═══ Source material

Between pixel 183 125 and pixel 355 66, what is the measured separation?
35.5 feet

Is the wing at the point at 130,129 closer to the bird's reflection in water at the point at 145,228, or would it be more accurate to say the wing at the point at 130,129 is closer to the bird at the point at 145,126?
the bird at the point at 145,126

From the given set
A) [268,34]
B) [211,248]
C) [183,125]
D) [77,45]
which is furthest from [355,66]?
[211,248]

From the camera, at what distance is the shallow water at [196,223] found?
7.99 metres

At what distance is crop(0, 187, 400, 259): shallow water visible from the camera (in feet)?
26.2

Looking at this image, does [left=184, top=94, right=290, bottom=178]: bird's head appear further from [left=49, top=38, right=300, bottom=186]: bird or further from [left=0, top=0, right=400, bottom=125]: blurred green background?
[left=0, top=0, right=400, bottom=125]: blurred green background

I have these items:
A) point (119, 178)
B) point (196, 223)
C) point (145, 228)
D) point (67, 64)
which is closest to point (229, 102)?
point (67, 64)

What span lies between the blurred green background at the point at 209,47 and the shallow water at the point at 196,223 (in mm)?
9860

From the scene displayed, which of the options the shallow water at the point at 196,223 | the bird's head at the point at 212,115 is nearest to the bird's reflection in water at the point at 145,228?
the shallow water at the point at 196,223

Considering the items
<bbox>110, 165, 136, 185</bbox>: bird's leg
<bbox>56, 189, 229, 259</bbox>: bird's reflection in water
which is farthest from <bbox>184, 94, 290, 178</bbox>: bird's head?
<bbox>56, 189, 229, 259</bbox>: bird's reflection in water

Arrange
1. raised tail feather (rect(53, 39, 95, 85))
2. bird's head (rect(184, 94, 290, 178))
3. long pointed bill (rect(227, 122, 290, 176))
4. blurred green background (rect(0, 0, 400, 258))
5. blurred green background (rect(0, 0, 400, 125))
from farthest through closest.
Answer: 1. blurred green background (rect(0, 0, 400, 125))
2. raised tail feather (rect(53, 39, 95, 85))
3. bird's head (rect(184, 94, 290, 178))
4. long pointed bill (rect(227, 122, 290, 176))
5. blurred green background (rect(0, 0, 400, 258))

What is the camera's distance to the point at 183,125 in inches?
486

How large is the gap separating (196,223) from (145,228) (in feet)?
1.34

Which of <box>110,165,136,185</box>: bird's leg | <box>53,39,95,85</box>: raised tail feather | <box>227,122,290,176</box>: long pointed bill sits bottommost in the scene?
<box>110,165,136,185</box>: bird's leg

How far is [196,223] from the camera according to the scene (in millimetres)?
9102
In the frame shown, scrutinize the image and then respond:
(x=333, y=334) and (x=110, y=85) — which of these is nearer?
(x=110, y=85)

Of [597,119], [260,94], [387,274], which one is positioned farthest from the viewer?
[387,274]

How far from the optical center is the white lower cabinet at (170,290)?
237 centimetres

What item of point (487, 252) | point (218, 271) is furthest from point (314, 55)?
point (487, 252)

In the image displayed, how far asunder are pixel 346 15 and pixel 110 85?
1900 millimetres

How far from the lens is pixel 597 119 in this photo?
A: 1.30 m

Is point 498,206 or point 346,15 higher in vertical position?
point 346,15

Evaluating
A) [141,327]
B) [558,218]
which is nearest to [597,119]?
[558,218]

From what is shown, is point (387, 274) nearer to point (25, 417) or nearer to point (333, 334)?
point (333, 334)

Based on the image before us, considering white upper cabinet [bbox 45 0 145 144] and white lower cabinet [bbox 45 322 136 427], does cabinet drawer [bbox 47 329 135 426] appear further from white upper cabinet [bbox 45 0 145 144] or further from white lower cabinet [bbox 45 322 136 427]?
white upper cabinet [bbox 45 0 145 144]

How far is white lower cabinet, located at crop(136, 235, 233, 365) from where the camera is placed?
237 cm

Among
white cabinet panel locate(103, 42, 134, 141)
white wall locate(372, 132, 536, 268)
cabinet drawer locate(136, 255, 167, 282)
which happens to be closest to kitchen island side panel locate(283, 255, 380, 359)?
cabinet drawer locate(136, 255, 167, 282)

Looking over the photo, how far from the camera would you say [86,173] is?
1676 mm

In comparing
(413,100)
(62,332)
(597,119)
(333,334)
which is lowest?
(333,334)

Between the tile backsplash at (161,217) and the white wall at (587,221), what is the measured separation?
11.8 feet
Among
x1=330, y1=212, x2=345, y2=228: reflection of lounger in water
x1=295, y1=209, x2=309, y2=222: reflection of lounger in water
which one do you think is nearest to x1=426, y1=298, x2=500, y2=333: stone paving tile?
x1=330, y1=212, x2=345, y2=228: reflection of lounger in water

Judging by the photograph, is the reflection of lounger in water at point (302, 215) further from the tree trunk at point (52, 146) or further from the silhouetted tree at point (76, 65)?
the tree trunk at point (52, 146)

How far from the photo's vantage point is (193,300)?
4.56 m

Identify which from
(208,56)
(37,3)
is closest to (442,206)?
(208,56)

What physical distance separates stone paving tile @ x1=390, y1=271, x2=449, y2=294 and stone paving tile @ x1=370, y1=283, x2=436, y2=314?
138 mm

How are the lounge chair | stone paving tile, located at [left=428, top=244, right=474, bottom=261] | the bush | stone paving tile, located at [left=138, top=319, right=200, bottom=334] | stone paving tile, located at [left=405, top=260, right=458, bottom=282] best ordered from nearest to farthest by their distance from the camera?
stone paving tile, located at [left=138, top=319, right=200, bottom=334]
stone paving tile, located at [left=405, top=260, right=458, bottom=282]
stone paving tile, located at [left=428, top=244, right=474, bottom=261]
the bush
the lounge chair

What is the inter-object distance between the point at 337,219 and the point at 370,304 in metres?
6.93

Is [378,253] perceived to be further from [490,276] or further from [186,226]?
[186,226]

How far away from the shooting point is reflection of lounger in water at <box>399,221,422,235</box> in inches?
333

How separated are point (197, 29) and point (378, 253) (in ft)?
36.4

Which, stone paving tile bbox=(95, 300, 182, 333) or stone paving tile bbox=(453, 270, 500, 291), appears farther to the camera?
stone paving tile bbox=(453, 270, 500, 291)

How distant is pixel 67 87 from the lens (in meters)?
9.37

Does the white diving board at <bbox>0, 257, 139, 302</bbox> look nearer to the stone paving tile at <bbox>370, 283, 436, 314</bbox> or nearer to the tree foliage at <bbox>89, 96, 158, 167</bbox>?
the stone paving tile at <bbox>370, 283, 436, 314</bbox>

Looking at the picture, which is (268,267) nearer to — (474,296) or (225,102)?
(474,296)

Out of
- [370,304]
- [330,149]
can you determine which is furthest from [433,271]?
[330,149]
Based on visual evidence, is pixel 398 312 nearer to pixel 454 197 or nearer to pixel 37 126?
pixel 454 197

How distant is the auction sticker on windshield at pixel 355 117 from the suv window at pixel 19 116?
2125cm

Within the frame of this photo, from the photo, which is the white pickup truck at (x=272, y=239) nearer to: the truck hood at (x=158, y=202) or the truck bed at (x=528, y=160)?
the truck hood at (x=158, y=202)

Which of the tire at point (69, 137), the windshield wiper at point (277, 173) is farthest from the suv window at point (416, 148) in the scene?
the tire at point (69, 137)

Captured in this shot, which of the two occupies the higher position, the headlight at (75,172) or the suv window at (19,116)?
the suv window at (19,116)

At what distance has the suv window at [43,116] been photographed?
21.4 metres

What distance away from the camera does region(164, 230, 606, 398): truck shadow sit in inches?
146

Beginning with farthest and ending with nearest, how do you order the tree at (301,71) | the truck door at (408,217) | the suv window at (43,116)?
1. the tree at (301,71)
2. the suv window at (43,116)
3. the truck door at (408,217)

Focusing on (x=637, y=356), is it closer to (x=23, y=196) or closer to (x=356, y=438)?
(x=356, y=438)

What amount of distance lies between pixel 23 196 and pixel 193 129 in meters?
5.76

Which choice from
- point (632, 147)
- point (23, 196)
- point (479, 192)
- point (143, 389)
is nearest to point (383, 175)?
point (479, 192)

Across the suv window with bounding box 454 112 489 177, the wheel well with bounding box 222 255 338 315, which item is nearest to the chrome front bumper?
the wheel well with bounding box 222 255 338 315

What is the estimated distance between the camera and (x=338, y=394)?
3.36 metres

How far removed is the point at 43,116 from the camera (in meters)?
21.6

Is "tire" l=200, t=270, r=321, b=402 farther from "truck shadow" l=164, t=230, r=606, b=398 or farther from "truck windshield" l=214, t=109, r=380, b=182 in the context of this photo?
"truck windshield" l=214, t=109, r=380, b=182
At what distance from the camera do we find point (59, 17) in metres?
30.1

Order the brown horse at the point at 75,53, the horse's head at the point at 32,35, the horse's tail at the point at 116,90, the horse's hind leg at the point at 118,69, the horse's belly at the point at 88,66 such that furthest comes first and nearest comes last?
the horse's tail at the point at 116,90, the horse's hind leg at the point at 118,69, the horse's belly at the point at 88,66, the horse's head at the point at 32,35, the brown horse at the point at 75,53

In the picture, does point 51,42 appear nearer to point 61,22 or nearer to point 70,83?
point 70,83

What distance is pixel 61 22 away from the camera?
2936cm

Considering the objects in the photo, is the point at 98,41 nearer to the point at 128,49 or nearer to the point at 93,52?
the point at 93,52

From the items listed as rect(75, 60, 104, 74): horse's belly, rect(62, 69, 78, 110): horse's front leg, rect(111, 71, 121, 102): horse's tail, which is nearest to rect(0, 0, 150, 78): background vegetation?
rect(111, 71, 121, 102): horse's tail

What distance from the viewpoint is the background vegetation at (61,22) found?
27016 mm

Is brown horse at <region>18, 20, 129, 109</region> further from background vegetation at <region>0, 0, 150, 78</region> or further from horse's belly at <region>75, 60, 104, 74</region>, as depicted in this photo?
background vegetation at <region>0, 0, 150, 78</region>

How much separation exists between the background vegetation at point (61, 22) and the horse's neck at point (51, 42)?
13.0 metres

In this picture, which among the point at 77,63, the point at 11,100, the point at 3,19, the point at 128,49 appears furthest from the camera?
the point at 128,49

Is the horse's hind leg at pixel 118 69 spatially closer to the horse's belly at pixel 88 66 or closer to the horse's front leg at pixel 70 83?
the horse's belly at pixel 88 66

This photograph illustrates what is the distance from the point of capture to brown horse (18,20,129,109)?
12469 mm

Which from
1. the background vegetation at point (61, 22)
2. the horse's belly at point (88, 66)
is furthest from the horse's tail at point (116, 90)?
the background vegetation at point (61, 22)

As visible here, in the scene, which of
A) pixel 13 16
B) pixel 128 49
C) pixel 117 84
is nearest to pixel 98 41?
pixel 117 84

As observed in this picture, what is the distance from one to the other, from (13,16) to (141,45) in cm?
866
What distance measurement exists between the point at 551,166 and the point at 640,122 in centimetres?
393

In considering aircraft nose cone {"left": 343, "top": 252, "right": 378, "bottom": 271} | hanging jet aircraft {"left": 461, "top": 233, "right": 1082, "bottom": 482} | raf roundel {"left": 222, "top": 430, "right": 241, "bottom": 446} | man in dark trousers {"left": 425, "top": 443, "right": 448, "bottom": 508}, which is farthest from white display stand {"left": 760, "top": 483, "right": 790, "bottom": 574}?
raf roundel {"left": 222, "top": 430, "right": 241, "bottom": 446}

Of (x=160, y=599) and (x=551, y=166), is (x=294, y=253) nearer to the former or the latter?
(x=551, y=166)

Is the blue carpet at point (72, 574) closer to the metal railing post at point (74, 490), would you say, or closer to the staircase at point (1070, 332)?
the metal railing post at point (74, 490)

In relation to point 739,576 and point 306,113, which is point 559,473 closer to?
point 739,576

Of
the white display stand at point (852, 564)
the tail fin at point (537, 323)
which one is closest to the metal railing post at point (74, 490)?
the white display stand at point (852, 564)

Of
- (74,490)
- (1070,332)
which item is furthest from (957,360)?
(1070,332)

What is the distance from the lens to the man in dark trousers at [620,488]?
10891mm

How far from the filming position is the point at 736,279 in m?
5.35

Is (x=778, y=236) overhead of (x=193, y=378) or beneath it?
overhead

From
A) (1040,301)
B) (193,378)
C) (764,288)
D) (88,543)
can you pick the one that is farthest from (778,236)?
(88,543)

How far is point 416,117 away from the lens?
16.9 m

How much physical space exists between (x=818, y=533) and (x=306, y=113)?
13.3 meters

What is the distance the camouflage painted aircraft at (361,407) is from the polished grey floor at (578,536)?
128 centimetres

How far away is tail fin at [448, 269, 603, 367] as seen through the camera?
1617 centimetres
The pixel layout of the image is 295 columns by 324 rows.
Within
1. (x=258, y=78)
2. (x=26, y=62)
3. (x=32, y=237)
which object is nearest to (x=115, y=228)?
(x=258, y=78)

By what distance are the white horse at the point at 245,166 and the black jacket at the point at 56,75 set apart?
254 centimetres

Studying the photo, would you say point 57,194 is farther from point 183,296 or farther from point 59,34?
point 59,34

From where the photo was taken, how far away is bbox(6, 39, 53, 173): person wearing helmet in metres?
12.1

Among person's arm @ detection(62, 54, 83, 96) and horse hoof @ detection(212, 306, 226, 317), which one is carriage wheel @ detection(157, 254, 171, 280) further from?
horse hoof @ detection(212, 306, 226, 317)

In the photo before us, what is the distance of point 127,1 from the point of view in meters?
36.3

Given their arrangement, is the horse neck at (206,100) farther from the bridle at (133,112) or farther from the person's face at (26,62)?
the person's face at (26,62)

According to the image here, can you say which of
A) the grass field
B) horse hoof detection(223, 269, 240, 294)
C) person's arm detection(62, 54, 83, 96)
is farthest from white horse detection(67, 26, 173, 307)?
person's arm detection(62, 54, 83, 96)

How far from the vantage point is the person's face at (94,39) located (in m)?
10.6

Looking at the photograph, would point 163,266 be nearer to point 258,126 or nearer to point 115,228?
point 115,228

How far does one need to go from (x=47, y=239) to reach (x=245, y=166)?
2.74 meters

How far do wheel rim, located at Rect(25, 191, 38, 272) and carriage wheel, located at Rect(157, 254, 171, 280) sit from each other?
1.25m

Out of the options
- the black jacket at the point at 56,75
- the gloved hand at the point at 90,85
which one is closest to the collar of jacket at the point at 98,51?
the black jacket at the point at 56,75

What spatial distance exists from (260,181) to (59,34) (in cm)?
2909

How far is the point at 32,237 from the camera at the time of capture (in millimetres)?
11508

══════

Exercise task: From the line containing "How far does" down to the last line, reproduce the records exactly. Include both ends.

Expected answer:
How far does one need to go from (x=47, y=239) to reach (x=245, y=166)?
2.74 meters

How far do wheel rim, located at Rect(25, 191, 38, 272) and carriage wheel, located at Rect(157, 254, 171, 280) sit from each other?
1.25m

Out of the options
- the black jacket at the point at 56,75
- the gloved hand at the point at 90,85
which one is closest to the collar of jacket at the point at 98,51?
the black jacket at the point at 56,75

What spatial distance exists from (260,181) to (59,34) (in cm)?
2909

How far is the point at 32,237 from the camera at the time of capture (in millimetres)?
11508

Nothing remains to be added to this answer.